Renaissance pocket watch
Thus, a more tolerant Renaissance
society rose out of the new ideas that melded respect for the individual and
even exaltation in the creative potential of the human condition with an equal respect
for the inherent worth and rights of other citizens. Science requires both if
it is to flourish.
In
Renaissance thinking, a man could be patriotic, moral, and independent. The
ideas of Greece and Rome and of Christianity could be blended in a way that was
not impracticable or inconsistent. The new system of ideas worked, and it was
exciting because it was empowering.
replica of Gutenberg's printing press
Even
though the growing focus on the rights of the individual produced some excesses
(such as the Thirty Years War, the English Civil War, etc.), these were gradually
tamed. When the dust settled, one thing was perfectly clear: there would be no
going back to the medieval ways of thinking. The way forward was to live by
reason, or more accurately, to live by the most reasonable interpretations of
the new, scientific, physical-world-centered world view that people of the new
era could articulate. In this frame of mind, the West settled into the era
called the “Enlightenment”.
Duc d'Enghien at the Battle of Rocroi, Thirty Years War
To most of the people alive at
the time, it wasn’t at all obvious that the Church's traditional views were
deficient in any way, or that the views of the scientists like Galileo were
better ones.
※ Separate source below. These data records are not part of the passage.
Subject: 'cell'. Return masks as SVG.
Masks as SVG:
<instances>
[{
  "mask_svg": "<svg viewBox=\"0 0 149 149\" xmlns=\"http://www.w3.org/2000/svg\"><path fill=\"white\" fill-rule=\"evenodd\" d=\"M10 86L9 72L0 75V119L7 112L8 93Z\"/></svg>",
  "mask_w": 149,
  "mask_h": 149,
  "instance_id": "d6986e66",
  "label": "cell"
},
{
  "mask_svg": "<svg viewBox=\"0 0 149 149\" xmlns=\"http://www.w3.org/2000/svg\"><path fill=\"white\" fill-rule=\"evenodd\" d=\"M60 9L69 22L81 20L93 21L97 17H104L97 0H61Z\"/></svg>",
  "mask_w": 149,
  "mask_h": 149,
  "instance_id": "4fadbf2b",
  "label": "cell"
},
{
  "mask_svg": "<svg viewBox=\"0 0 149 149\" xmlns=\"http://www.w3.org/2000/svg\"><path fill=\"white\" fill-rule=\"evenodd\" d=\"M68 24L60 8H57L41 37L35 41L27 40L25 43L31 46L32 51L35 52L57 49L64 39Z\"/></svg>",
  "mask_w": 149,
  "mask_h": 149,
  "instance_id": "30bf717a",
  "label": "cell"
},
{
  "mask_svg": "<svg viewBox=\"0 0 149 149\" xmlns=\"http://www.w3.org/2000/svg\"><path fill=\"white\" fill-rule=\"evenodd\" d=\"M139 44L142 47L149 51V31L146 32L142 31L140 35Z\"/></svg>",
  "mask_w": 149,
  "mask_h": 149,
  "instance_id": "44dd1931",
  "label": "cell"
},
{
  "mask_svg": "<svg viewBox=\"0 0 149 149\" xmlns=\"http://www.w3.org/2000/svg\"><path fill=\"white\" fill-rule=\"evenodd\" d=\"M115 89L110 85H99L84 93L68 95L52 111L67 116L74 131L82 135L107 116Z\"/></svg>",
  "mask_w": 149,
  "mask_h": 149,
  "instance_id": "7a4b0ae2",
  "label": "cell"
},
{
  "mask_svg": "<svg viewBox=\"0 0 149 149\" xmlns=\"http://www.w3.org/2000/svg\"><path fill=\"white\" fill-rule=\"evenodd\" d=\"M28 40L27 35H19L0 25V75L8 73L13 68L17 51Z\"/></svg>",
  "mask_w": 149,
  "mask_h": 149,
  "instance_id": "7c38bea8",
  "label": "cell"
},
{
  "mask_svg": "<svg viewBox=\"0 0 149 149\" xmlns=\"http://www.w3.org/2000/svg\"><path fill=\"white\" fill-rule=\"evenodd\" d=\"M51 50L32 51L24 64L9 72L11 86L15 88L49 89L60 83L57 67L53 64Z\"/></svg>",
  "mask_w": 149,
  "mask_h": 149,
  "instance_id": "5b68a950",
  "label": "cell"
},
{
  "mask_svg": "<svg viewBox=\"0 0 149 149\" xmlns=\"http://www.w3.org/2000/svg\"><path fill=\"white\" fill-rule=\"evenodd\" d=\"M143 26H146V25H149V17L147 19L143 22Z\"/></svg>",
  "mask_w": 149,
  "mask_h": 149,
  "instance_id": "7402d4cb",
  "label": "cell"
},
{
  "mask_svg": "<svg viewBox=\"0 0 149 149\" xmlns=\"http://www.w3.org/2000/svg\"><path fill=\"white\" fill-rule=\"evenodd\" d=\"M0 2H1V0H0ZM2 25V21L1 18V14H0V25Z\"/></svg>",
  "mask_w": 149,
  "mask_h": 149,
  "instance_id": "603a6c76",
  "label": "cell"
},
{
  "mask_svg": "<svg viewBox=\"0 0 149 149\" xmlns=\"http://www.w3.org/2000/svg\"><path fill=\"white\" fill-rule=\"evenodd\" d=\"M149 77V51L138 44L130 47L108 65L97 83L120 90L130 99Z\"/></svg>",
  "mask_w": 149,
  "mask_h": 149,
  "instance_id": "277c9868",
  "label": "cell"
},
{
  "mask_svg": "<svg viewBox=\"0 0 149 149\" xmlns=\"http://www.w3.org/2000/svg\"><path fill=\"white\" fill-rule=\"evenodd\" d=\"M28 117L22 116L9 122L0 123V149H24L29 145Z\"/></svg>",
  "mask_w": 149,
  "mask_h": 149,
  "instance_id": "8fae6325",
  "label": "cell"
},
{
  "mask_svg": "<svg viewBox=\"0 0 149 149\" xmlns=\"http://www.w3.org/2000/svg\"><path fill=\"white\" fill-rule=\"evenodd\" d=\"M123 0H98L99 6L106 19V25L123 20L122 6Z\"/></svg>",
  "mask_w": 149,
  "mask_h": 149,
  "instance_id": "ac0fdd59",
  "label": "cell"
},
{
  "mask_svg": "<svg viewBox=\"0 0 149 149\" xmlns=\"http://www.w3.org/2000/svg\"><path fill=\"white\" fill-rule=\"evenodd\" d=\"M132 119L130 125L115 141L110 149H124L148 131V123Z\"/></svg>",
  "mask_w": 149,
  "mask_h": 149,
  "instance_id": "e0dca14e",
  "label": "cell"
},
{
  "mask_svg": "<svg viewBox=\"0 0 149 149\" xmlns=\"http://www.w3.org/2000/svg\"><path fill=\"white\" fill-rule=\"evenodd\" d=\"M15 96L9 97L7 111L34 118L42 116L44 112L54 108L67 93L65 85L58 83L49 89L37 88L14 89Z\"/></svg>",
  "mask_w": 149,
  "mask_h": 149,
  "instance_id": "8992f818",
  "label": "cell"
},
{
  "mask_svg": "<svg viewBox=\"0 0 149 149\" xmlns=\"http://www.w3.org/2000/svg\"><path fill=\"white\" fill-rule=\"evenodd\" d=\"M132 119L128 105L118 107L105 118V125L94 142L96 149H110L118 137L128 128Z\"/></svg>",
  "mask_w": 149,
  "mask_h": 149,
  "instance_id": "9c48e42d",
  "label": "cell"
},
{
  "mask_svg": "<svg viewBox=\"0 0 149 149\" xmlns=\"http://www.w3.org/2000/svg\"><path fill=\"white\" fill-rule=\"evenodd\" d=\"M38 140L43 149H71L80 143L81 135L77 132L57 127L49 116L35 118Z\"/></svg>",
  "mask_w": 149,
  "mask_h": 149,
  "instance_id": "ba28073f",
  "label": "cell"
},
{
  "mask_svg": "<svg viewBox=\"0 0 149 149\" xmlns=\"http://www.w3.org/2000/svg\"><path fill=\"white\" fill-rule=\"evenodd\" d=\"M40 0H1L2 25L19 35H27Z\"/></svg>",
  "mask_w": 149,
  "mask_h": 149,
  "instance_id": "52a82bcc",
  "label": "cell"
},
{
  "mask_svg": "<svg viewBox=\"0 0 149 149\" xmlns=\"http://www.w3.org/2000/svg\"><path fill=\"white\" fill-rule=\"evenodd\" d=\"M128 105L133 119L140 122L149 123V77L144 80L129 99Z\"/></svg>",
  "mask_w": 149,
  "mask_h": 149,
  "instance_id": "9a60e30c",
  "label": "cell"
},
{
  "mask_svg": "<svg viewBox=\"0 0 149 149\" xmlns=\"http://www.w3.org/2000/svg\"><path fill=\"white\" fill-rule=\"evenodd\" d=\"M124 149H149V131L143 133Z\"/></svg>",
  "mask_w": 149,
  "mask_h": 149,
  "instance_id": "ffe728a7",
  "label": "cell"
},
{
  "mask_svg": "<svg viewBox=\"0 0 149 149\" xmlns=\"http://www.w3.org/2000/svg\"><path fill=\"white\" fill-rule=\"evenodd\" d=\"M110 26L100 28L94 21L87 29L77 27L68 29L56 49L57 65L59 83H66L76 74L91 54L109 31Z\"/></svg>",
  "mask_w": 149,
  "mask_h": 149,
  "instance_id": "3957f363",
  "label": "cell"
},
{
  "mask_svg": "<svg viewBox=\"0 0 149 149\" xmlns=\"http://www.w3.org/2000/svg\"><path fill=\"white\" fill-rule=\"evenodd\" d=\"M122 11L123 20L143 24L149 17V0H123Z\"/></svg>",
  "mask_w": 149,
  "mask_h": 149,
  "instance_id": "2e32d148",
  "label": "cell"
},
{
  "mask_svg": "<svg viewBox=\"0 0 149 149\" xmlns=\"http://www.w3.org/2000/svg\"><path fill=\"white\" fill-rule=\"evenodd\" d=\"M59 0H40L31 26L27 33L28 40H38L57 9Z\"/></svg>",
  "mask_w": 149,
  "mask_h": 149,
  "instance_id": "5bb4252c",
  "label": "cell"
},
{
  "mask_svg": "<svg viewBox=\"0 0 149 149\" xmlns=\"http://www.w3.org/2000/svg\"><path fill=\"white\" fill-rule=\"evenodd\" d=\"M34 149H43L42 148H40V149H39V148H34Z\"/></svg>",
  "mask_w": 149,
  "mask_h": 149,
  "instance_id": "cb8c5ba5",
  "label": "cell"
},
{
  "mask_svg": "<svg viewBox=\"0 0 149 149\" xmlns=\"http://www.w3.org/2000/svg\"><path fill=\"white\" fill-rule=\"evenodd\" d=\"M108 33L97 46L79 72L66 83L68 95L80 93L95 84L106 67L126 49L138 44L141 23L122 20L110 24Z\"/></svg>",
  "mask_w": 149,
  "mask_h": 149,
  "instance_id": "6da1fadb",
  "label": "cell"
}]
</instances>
But decades of experience in which people who lived by the ways of
individualism, science, and inductive reasoning outperformed those who lived by
the old ways (based on blind obedience to authorities whose authority came from
texts that were not to be analyzed or criticized) gradually won over more of
the citizens in every new generation.
William Harvey
Some of the new beliefs were anathema
to medieval types of thinkers – but they worked. They enabled this
"enlightened" sub-culture within society to solve problems (e.g. navigate
the oceans, cure diseases, predict eclipses, boost production in industry and
agriculture, and especially make deadlier and deadlier weapons). This new sub-culture
within Europe's nations was therefore able to increase its community of
followers and its range of influence at a rate that the old church and
aristocracy could not match. As was noted above, Science keeps getting new followers
because the miracles of Science can be replicated over and over again; Science
works.
Antoine Lavoisier with his wife Marie
This scientific way of thinking
was further employed by geniuses like Newton, Harvey, Faraday, Lavoisier, etc.
Its gurus piled up successes in the hard market of physical results. Of the people
who resisted the new way, some were converted by reason, some went down in military
defeats. Some worked out compromises, and some merely got old and died, still resisting
the new ways and preaching the old ones to smaller and smaller audiences. The
Enlightenment, as it is now called, had taken over.
Other societies which also
operated under world views that portrayed humans as having little ability to
control the events of life are to be found in all countries and in all eras of
history, but we don’t need to discuss them all. The point is that the advancing
worldview by the late nineteenth and earlier twentieth century, around the
planet, was the one which we call “scientific”, the Enlightenment view.